RECORDS SHOWN Start Marker

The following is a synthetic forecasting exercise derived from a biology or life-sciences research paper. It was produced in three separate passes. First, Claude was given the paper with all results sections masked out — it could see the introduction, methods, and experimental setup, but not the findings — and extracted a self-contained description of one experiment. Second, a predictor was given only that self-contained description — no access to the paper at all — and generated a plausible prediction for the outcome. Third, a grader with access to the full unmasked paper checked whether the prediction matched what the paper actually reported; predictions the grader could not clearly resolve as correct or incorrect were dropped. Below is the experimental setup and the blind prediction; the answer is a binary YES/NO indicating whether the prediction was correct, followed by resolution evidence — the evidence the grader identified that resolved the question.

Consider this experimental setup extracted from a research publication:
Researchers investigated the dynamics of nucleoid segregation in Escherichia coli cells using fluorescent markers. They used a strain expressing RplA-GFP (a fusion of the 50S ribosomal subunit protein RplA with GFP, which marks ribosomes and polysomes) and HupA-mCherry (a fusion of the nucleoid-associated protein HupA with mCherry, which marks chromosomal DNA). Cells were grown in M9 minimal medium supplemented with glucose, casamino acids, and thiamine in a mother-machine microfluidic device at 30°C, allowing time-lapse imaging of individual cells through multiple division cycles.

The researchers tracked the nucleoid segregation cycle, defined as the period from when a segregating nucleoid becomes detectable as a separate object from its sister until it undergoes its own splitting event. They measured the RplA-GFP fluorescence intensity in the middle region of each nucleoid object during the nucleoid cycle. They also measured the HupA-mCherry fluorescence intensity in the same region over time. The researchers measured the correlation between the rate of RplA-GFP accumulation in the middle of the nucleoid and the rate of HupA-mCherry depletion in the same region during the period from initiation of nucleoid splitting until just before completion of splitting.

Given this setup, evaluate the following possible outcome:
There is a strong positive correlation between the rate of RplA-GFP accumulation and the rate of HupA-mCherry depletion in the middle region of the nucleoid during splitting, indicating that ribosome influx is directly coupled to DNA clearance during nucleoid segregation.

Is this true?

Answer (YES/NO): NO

RECORDS SHOWN End Marker

■ **INSTRUCTIONS FOR THE TASK**: Wherever a line above contains the string "indicating", copy that line.

■ **OUTPUT**:
The following is a synthetic forecasting exercise derived from a biology or life-sciences research paper. It was produced in three separate passes. First, Claude was given the paper with all results sections masked out — it could see the introduction, methods, and experimental setup, but not the findings — and extracted a self-contained description of one experiment. Second, a predictor was given only that self-contained description — no access to the paper at all — and generated a plausible prediction for the outcome. Third, a grader with access to the full unmasked paper checked whether the prediction matched what the paper actually reported; predictions the grader could not clearly resolve as correct or incorrect were dropped. Below is the experimental setup and the blind prediction; the answer is a binary YES/NO indicating whether the prediction was correct, followed by resolution evidence — the evidence the grader identified that resolved the question.
There is a strong positive correlation between the rate of RplA-GFP accumulation and the rate of HupA-mCherry depletion in the middle region of the nucleoid during splitting, indicating that ribosome influx is directly coupled to DNA clearance during nucleoid segregation.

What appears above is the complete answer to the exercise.